Lynde brought his glass to bear on the red brick edifice mentioned, and fell to pondering it again.
“I’ll be hanged if I don’t think it’s a nunnery,” he said. By and by he let his gaze wander back to the town, in which he detected an appearance of liveliness and bustle not usual in New England villages, large or small. The main street was dotted with groups of men and women; and isolated figures, to which perhaps the distance lent a kind of uncanny aspect, were to be seen hurrying hither and thither.
“It must be some local celebration,” thought Lynde. “Rural oratory and all that sort of thing. That will be capital!”
He had returned the glass to its leather case, and was settling it well on his hip, when he saw a man approaching. It was a heavily built old gentleman in a suit of black alpaca, somewhat frayed and baggy at the knees, but still respectable. He carried his hat in his hand, fanning himself with it from time to time, as if overcome by heat and the fatigue of walking. A profusion of snow-white hair, parted in the middle, swept down on either side of a face remarkable—if it was remarkable for anything—for its benign and simple expression. There was a far-off, indescribable something about this person, as though he had existed long ago and once had a meaning, but was now become an obsolete word in the human dictionary. His wide placid brows and the double chin which asserted itself above his high neckcloth gave him a curious resemblance to portraits of Dr. Franklin.
“The country parson,” said Lynde to himself. “Venerable and lovely old character.
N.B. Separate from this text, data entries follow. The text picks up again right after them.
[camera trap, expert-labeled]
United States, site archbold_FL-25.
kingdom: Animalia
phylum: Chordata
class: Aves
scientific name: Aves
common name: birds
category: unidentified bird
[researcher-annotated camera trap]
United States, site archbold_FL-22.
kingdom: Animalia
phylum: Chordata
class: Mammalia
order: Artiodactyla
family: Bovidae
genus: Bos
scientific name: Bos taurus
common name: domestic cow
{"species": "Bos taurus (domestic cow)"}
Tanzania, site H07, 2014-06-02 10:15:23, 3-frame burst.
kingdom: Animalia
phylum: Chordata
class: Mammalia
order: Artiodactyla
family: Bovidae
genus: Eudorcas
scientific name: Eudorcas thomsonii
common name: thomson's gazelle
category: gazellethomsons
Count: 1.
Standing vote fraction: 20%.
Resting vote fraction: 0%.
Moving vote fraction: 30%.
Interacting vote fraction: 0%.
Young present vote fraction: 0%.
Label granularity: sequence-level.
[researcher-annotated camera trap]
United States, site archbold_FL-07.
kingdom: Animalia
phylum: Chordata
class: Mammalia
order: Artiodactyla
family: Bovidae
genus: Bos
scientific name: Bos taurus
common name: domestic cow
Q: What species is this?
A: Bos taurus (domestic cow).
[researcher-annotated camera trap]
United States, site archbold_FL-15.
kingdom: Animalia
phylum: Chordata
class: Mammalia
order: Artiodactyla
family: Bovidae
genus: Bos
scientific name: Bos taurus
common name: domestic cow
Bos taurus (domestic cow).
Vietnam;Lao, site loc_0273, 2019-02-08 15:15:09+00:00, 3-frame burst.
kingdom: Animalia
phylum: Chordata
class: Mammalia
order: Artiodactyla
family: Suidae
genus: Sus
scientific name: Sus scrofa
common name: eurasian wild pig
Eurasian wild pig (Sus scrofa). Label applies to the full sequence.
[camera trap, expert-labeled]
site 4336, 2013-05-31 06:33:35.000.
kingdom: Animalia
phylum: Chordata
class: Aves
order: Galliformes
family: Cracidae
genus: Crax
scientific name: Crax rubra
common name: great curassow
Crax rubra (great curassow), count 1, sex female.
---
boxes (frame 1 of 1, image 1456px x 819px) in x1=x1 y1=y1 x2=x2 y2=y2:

I’ll speak to him.”
The old gentleman, with his head slightly thrown back, had his eyes fixed intently on some object in the sky, and was on the point of passing Lynde without observing him, when the young man politely lifted his hat, and said, “I beg your pardon, sir, but will you be kind enough to tell me the name of the town yonder?”
The old gentleman slowly brought his eyes down from the sky, fixed them vacantly upon Lynde, and made no response. Presuming him to be deaf, Lynde repeated his question in a key adapted to the exigency. Without a change in his mild, benevolent expression, and in a voice whose modulations were singularly musical, the old gentleman exclaimed, “Go to the devil!” and passed on.
The rejoinder was so unexpected, the words themselves were so brusque, while the utterance was so gentle and melodious, that Lynde refused to credit his ears. Could he have heard aright? Before he recovered from his surprise the gentleman in black was far up the slope, his gaze again riveted on some remote point in the zenith.
“It wasn’t the country parson after all,” said Lynde, with a laugh; “it was the village toper. He’s an early bird—I’ll say that for him—to have secured his intoxicating worm at this hour of the morning.”